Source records
----

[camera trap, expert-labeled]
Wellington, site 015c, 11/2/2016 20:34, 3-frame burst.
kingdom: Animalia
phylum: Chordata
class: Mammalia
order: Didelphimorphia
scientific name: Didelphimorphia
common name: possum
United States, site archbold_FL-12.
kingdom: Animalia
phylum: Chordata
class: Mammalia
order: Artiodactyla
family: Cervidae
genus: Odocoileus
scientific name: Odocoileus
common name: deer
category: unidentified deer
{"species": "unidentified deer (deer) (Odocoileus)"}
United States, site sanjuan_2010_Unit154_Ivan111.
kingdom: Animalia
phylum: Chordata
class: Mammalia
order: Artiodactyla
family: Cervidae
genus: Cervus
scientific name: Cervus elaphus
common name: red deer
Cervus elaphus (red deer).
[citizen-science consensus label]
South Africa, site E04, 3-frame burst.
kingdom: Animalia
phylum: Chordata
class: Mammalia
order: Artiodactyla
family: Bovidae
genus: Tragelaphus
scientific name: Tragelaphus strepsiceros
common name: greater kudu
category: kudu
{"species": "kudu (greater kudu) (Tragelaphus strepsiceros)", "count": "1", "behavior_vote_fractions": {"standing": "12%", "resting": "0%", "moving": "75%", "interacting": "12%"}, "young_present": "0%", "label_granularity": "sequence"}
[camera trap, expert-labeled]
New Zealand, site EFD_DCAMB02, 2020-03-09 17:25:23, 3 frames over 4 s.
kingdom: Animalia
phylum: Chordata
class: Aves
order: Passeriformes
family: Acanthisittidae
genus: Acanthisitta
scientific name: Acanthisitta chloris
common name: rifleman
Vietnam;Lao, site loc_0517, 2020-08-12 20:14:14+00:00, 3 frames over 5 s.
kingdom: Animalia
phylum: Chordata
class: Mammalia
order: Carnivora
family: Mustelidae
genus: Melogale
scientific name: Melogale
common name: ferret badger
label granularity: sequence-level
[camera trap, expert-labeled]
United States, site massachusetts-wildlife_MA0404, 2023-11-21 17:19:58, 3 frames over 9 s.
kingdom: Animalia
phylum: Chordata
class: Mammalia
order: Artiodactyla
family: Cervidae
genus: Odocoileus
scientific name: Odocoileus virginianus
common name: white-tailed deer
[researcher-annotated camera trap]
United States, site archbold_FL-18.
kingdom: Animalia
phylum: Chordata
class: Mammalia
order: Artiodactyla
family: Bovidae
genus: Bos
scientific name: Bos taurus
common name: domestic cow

----

Every line above that holds the string "genus" counts once. State how many such lines there are, as a number alone.

Solved exercise: 7